The Ultimate Guide to Evaluation and Selection of Models in Machine Learning

To properly evaluate your machine learning models and select the best one, you need a good validation strategy and solid evaluation metrics picked for your problem.

A good validation (evaluation) strategy is basically how you split your data to estimate future test performance. It could be as simple as a train-test split or a complex stratified k-fold strategy.

Once you know that you can estimate the future model performance, you need to choose a metric that fits your problem. If you understand the classification and regression metrics, then most other complex metrics (in object detection, for example) are relatively easy to grasp.

When you nail those two, you are good.

In this article, I will talk about:

So let’s get to it.

Note from the product team

You can use neptune.ai to compare experiments and models based on metrics, parameters, learning curves, prediction images, dataset versions, and more.

It makes model evaluation and selection way easier.
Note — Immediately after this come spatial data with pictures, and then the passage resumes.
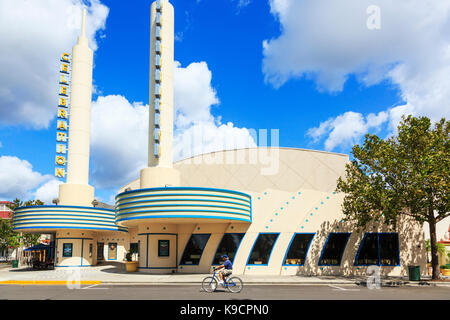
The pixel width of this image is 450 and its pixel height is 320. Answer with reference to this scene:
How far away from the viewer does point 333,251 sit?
28.9m

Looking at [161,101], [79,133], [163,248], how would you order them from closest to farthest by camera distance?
1. [163,248]
2. [161,101]
3. [79,133]

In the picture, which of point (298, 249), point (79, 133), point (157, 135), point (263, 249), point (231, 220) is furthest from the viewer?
point (79, 133)

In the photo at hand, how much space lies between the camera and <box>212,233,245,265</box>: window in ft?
98.0

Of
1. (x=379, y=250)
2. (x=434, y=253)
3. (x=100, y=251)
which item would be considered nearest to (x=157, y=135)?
(x=379, y=250)

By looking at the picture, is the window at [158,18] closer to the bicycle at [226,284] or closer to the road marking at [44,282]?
the road marking at [44,282]

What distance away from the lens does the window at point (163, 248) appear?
30688mm

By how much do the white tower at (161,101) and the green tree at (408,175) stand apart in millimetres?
14044

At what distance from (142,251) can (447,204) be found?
2113cm

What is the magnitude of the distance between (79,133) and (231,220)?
21167 millimetres

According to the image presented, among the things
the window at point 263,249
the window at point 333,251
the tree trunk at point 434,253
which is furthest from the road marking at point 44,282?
the tree trunk at point 434,253

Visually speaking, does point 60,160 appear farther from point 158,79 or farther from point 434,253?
point 434,253

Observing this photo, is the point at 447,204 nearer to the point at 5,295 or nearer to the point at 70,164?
the point at 5,295

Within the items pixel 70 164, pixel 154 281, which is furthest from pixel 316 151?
pixel 70 164

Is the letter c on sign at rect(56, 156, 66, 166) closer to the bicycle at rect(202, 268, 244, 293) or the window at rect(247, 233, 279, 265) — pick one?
the window at rect(247, 233, 279, 265)
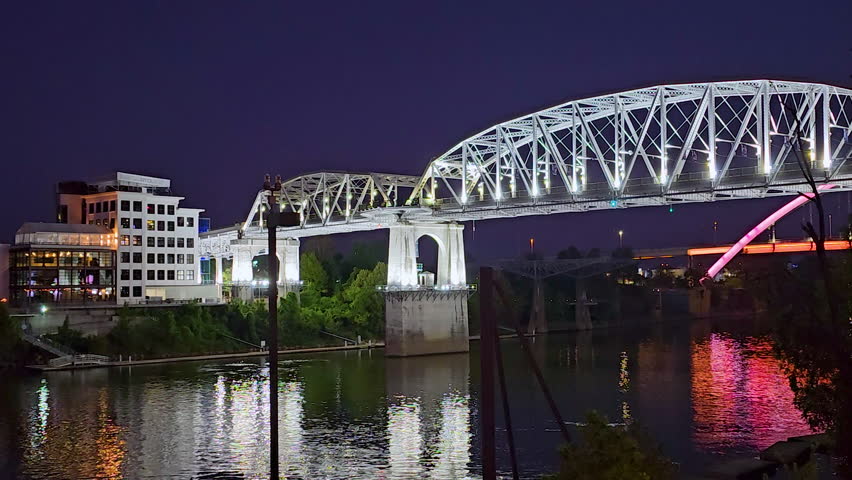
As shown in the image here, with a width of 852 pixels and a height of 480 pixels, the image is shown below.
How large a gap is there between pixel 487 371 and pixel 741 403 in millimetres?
39299

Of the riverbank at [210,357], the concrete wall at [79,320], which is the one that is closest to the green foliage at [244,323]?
the concrete wall at [79,320]

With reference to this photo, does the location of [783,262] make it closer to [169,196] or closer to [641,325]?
[169,196]

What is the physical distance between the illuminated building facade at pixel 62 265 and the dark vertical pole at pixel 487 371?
82.5 meters

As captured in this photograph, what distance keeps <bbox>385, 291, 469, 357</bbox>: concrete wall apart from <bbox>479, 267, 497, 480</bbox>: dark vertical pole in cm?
7061

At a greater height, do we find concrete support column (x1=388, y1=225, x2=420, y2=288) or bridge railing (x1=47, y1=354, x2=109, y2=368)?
concrete support column (x1=388, y1=225, x2=420, y2=288)

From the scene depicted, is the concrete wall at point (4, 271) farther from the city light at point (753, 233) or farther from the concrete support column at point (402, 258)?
the city light at point (753, 233)

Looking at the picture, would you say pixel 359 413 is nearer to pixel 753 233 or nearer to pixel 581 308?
pixel 581 308

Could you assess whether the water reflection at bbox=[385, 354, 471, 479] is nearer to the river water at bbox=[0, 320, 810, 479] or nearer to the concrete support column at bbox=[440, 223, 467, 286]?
the river water at bbox=[0, 320, 810, 479]

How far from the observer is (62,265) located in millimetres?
98000

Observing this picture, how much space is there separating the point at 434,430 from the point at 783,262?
34.7 m

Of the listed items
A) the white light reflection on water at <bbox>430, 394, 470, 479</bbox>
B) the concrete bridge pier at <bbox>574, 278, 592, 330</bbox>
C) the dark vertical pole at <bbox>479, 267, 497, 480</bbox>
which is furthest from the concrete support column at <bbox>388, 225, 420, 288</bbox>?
the dark vertical pole at <bbox>479, 267, 497, 480</bbox>

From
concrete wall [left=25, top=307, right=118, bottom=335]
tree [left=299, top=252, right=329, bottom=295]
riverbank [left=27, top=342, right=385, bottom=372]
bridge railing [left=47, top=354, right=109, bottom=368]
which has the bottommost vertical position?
riverbank [left=27, top=342, right=385, bottom=372]

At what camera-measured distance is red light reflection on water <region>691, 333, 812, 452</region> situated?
4388 cm

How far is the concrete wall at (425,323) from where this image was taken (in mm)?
91938
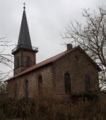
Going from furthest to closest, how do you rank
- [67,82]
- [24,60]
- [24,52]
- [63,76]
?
[24,52]
[24,60]
[67,82]
[63,76]

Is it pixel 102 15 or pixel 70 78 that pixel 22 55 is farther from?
pixel 102 15

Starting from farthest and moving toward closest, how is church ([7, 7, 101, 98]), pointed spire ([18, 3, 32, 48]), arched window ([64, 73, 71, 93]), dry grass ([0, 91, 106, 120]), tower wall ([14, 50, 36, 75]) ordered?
pointed spire ([18, 3, 32, 48]) → tower wall ([14, 50, 36, 75]) → arched window ([64, 73, 71, 93]) → church ([7, 7, 101, 98]) → dry grass ([0, 91, 106, 120])

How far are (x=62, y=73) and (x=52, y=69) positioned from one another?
58.2 inches

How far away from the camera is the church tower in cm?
3158

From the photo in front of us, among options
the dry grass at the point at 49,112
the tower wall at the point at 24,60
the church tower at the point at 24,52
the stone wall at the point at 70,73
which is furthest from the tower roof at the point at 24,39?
the dry grass at the point at 49,112

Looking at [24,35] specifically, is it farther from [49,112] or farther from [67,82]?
[49,112]

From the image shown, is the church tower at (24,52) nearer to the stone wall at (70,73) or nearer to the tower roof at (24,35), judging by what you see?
the tower roof at (24,35)

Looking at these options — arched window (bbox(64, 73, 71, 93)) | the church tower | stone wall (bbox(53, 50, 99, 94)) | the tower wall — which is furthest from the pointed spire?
arched window (bbox(64, 73, 71, 93))

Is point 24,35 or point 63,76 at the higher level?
point 24,35

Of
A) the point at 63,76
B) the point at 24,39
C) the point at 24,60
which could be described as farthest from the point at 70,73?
the point at 24,39

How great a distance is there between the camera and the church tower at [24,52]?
104 ft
See in app Full screen preview Side-by-side experiment comparison in the Neptune web app

Just to make sure we are on the same page, let’s get the definitions out of the way.

What is model evaluation?

Model evaluation is a process of assessing the model’s performance on a chosen evaluation setup. It is done by calculating quantitative performance metrics like F1 score or RMSE or assessing the results qualitatively by the subject matter experts. The machine learning evaluation metrics you choose should reflect the business metrics you want to optimize with the machine learning solution.

What is model selection?

Model selection is the process of choosing the best ml model for a given task. It is done by comparing various model candidates on chosen evaluation metrics calculated on a designed evaluation schema. Choosing the correct evaluation schema, whether a simple train test split or a complex cross-validation strategy, is the crucial first step of building any machine learning solution.

How to evaluate machine learning models and select the best one?

We’ll dive into this deeper, but let me give you a quick step-by-step:

Step 1: Choose a proper validation strategy. Can’t stress this enough, without a reliable way to validate your model performance, no amount of hyperparameter tuning and state-of-the-art models will help you.

Step 2: Choose the right evaluation metric. Figure out the business case behind your model and try to use the machine learning metric that correlates with that. Typically no one metric is ideal for the problem.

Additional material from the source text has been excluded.